AIM OF THE EXERCISE
Tally the lines below that contain the string "Examining", counting case, and give only that number.

SOURCE RECORDS
◇ ◇ ◇

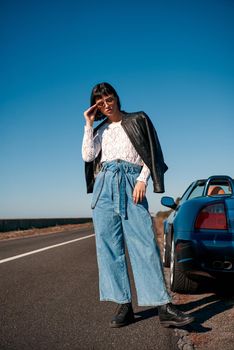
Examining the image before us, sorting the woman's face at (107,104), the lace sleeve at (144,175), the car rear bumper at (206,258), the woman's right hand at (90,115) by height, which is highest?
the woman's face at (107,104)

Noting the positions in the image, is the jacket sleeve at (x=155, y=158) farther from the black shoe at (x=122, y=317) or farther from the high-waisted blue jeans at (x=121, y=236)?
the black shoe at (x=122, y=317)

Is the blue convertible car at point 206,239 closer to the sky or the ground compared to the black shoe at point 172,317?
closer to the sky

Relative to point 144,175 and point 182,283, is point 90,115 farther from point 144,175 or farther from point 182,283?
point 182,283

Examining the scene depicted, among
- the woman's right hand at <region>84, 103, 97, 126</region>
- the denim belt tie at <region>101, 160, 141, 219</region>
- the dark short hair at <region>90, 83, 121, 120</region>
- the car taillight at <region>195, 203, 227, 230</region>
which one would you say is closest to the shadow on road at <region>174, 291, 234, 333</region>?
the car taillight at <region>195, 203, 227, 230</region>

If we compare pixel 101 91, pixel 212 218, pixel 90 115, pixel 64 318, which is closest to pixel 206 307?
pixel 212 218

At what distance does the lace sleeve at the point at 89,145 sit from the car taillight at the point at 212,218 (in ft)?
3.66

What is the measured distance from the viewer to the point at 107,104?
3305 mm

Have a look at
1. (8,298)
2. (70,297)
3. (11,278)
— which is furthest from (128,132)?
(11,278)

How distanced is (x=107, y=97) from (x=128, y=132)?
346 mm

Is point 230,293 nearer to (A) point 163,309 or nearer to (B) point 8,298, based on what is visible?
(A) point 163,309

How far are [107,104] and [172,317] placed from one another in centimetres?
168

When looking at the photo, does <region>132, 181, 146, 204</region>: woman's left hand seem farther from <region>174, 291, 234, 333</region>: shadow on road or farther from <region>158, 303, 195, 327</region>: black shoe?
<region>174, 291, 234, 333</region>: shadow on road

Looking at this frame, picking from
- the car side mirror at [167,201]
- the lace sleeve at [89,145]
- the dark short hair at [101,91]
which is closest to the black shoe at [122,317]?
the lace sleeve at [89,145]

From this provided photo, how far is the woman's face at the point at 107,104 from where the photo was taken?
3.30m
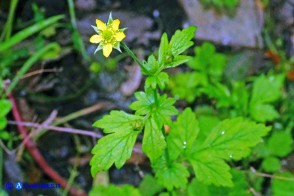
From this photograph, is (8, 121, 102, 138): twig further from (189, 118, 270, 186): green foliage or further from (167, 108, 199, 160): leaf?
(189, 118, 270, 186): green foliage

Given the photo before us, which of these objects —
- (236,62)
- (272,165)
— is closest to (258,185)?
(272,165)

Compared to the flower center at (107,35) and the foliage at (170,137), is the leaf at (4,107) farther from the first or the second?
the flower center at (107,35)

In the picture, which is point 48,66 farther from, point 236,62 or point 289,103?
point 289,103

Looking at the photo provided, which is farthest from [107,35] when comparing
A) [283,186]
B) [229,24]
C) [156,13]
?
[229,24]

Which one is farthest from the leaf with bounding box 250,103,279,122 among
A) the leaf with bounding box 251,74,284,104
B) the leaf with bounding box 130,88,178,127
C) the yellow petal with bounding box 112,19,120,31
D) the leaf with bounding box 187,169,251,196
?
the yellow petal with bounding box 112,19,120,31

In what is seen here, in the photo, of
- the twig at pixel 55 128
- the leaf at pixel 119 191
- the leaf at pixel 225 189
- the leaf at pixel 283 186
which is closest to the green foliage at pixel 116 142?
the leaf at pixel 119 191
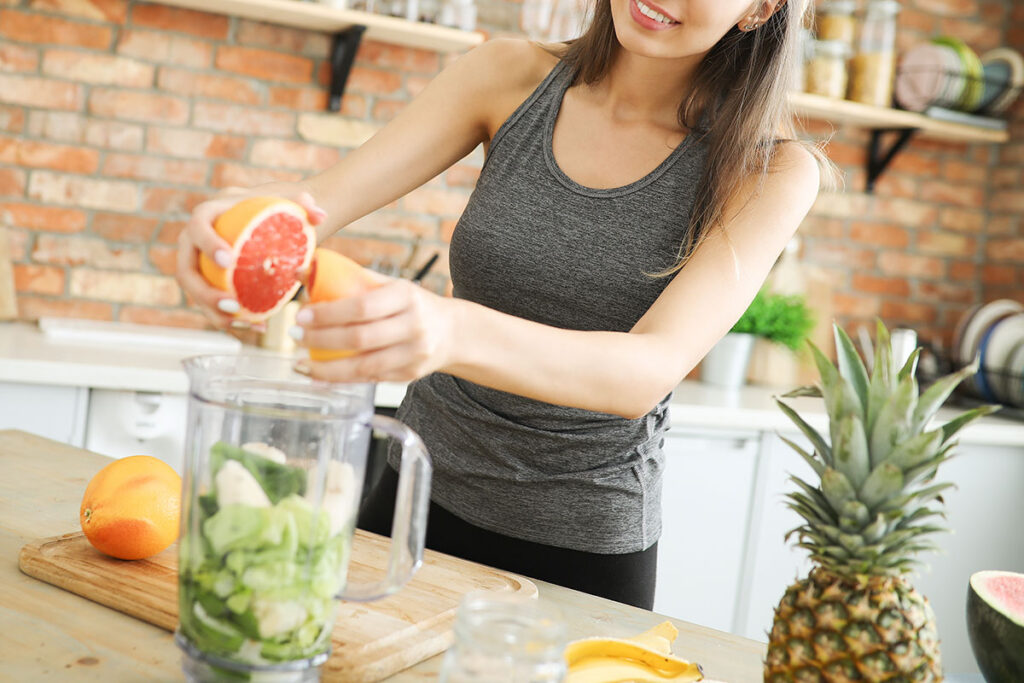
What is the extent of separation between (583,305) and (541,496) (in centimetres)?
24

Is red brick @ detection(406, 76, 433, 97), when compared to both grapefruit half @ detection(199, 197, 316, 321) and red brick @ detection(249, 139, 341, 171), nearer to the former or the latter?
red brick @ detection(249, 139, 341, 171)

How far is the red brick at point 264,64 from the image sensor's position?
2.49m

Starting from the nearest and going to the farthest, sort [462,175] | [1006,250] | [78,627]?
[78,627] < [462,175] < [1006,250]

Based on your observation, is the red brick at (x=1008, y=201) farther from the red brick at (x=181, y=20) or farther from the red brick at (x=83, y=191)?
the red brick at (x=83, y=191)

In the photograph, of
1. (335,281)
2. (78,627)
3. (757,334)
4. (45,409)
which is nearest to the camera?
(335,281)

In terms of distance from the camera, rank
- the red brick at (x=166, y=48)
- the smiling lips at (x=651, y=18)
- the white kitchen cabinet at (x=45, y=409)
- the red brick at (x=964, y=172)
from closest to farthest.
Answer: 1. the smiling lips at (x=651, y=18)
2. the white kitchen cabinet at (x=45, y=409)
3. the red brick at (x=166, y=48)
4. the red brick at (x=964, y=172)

◇ ◇ ◇

RESPONSE BELOW
2